Abstract
De gegeneraliseerde angststoornis is, vanuit cognitief-theoretisch standpunt, een prototypische angststoornis. Bij uitstek bij deze stoornis zien we twee kernelementen van de cognitieve theorie van angststoornissen terug: de geneigdheid gevaren te overschatten, en de geneigdheid om de eigen vermogens om problemen effectief het hoofd te kunnen bieden te onderschatten.
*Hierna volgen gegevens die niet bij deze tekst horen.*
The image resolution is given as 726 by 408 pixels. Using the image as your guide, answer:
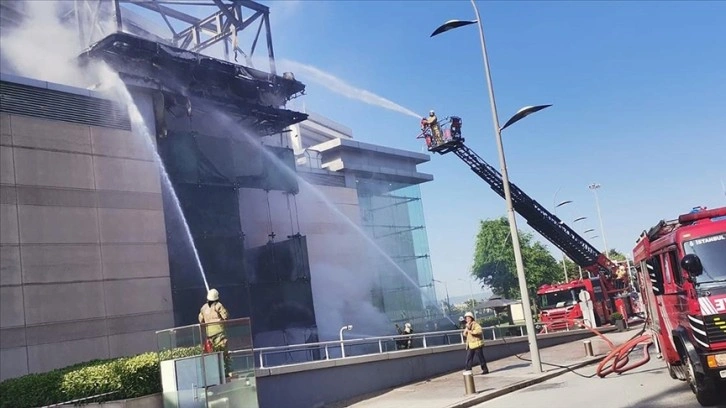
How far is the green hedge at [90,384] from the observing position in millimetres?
10070

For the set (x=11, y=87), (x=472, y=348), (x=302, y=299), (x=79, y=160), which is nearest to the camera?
(x=472, y=348)

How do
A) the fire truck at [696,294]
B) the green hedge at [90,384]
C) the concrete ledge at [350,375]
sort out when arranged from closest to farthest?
the fire truck at [696,294] < the green hedge at [90,384] < the concrete ledge at [350,375]

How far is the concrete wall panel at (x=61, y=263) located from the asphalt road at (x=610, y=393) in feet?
39.1

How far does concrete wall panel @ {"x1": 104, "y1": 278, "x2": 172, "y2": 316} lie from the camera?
17.8m

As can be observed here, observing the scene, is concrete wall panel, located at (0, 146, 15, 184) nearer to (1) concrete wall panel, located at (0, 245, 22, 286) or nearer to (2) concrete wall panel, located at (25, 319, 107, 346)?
(1) concrete wall panel, located at (0, 245, 22, 286)

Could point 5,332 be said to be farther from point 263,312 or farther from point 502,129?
point 502,129

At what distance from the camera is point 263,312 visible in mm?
22156

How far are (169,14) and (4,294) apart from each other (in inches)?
542

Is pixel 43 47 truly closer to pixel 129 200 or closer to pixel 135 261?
pixel 129 200

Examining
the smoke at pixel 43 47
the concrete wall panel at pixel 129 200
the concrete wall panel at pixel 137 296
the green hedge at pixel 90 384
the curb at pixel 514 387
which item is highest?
the smoke at pixel 43 47

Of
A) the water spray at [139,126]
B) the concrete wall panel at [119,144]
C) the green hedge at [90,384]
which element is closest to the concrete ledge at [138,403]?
the green hedge at [90,384]

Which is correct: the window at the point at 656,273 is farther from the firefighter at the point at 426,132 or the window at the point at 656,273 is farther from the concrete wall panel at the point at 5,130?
the concrete wall panel at the point at 5,130

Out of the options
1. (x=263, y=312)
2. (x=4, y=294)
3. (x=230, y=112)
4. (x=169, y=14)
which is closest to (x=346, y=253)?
(x=263, y=312)

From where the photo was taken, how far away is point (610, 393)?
11.0 metres
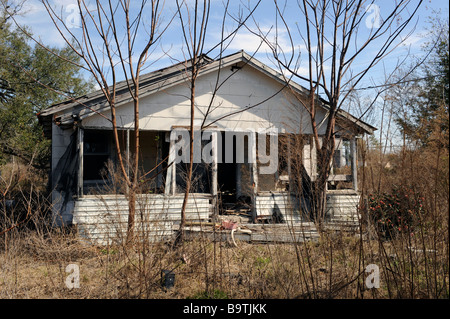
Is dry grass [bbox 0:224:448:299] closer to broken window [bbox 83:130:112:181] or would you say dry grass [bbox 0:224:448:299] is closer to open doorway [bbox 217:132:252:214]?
broken window [bbox 83:130:112:181]

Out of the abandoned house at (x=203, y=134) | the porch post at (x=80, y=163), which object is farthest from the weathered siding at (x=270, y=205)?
the porch post at (x=80, y=163)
Het feit dat deze stoornis niet een duidelijk omschreven object van angst heeft dat voor alle patiënten geldt, maakte aanvankelijk dat de cognitieve behandeling van de gegeneraliseerde angststoornis een nogal algemeen karakter had. Daarmee werd de cognitieve therapie voor gegeneraliseerde angst als het grondmodel van cognitieve therapie voor andere angststoornissen gezien. De laatste twee decennia is er echter toegenomen belangstelling voor factoren die wel specifiek voor de gegeneraliseerde angststoornis lijken: het zorgen maken en de intolerantie voor onzekerheid.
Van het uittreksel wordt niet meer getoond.